O MDB de Rondônia vive um dos momentos mais delicados dos últimos anos. Embora ninguém fale oficialmente em intervenção, nos bastidores o cenário é tratado como uma espécie de “intervenção negociada”. Na prática, o comando nacional do partido já colocou a mão no diretório estadual.
Decisões diretas do presidente nacional Baleia Rossi começaram a ser implementadas e uma delas é considerada estratégica. Mesmo sem anúncio formal, a orientação é clara: o MDB de Rondônia deve deixar a base de sustentação do governo do presidente Luiz Inácio Lula da Silva.
Se esse movimento se confirmar, Rondônia se tornará o 18º diretório estadual da sigla a romper com o Planalto. Outros 17 estados já formalizaram a decisão por meio de documentos enviados à executiva nacional.

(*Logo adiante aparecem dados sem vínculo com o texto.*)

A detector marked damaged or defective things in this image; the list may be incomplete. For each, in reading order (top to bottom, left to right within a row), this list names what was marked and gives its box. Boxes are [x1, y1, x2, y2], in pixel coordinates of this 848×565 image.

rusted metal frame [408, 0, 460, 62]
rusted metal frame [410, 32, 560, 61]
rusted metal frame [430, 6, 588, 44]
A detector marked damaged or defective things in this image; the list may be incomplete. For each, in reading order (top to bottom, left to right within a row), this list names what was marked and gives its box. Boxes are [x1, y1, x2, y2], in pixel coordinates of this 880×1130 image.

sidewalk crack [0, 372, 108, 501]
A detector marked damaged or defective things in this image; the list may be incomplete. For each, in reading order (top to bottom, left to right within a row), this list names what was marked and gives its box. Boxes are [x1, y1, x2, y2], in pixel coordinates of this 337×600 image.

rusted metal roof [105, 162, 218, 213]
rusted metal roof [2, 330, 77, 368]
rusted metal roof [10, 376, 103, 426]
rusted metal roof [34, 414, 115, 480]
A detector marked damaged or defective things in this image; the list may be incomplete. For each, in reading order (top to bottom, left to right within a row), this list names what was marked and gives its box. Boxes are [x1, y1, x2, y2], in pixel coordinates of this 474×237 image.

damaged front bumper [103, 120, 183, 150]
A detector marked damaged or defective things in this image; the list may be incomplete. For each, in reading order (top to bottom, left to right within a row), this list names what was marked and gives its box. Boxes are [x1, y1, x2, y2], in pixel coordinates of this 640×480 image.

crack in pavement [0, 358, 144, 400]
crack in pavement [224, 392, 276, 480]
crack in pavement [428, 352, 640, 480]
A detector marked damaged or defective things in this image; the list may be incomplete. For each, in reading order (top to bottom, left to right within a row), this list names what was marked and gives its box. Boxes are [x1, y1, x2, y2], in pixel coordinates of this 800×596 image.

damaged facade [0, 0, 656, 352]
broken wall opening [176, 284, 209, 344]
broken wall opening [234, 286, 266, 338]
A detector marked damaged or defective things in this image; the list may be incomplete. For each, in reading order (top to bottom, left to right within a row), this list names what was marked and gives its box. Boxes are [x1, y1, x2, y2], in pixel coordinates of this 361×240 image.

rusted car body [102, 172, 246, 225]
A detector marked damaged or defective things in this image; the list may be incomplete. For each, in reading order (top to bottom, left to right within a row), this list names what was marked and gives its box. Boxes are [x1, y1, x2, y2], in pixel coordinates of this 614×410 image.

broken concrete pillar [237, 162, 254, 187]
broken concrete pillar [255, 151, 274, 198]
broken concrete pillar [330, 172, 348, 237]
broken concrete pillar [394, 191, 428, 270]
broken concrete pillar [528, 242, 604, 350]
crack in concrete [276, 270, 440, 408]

A possível mudança de rumo também atinge diretamente a liderança local do partido. O senador Confúcio Moura, que preside o MDB no estado e defende a permanência na base governista, pode sair enfraquecido. A decisão nacional, se oficializada, representaria uma desautorização clara à sua condução política.
Nos bastidores, cresce a leitura de que Confúcio já avalia deixar de disputar a reeleição em 2026, hipótese que vem ganhando força dentro de setores do próprio partido.
Enquanto o cenário político se reorganiza, o MDB também acelera sua estrutura para as eleições. Por exigência da direção nacional, o diretório rondoniense já apresentou uma lista com pelo menos dez pré-candidatos à Câmara Federal. Para o Senado, o nome confirmado é o de Amir Lando, enquanto a segunda vaga segue reservada a Confúcio, até uma definição final.
Na Assembleia Legislativa, o partido já montou sua nominata completa, mas com uma mudança significativa: os atuais deputados estaduais Jean Oliveira e Luís do Hospital não terão espaço na legenda para a disputa de 2026.
Os desdobramentos ainda são incertos, mas uma coisa é clara: o MDB de Rondônia entrou em rota de colisão interna, com reflexos diretos no cenário político estadual e nacional.